> [To do]:
Copy the passage of the Virgin Islands Party article below, starting with "The Virgin Islands Party" and going on through "House of Assembly.", replacing "territory" with "British Virgin Islands".

**** Page extract ****

The Virgin Islands Party is asking voters to reflect on the party’s 40-year history in the territory when they go to the polls for the upcoming elections, and to re-elect the same government that, until it dissolved Tuesday, held 11 of 13 seats in the House of Assembly.
“This year we will celebrate 40 years of history rich with empowerment, rich with development and rich with letting the people of the British Virgin Islands partake in the development of the Virgin Islands,” said Carvin Malone in his remarks to begin the event. Mr. Malone said the theme of the party’s campaign this year is “Ordinary People Doing Extraordinary Things.”
The launch, which lasted past 1 a.m., included video tributes to Premier Ralph O’Neal and to past VIP legislators, and speeches from the party’s four at-large candidates and five Cabinet ministers.
Both of the party’s non-incumbent candidates ran for the first time in the 2007 elections. This year, both will run for the same seats as in 2007: Ronnie Lettsome will contest the Seventh District, and Zoe Walcott-McMillan will run as one of the VIP’s four at-large candidates.
In 2007, Mr. Lettsome lost by 53 votes to Dr. Kedrick Pickering, who has represented the Seventh District since 1999. Ms. Walcott-McMillan came in 18 votes behind Dr. Orlando Smith, who now leads the opposition.
Clean campaigns
Mr. O’Neal said he wants to keep the campaigns as civil as possible, recalling elections from “years ago.”

**** Recorded data ****

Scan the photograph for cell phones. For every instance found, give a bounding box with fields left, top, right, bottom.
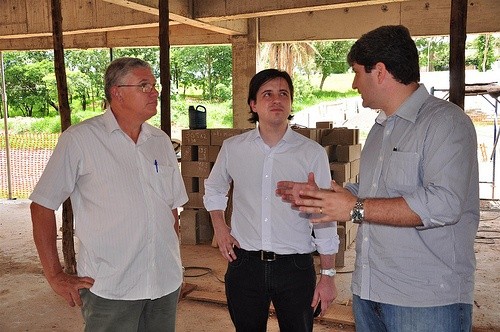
left=314, top=300, right=322, bottom=318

****

> [Final result]:
The Virgin Islands Party is asking voters to reflect on the party’s 40-year history in the British Virgin Islands when they go to the polls for the upcoming elections, and to re-elect the same government that, until it dissolved Tuesday, held 11 of 13 seats in the House of Assembly.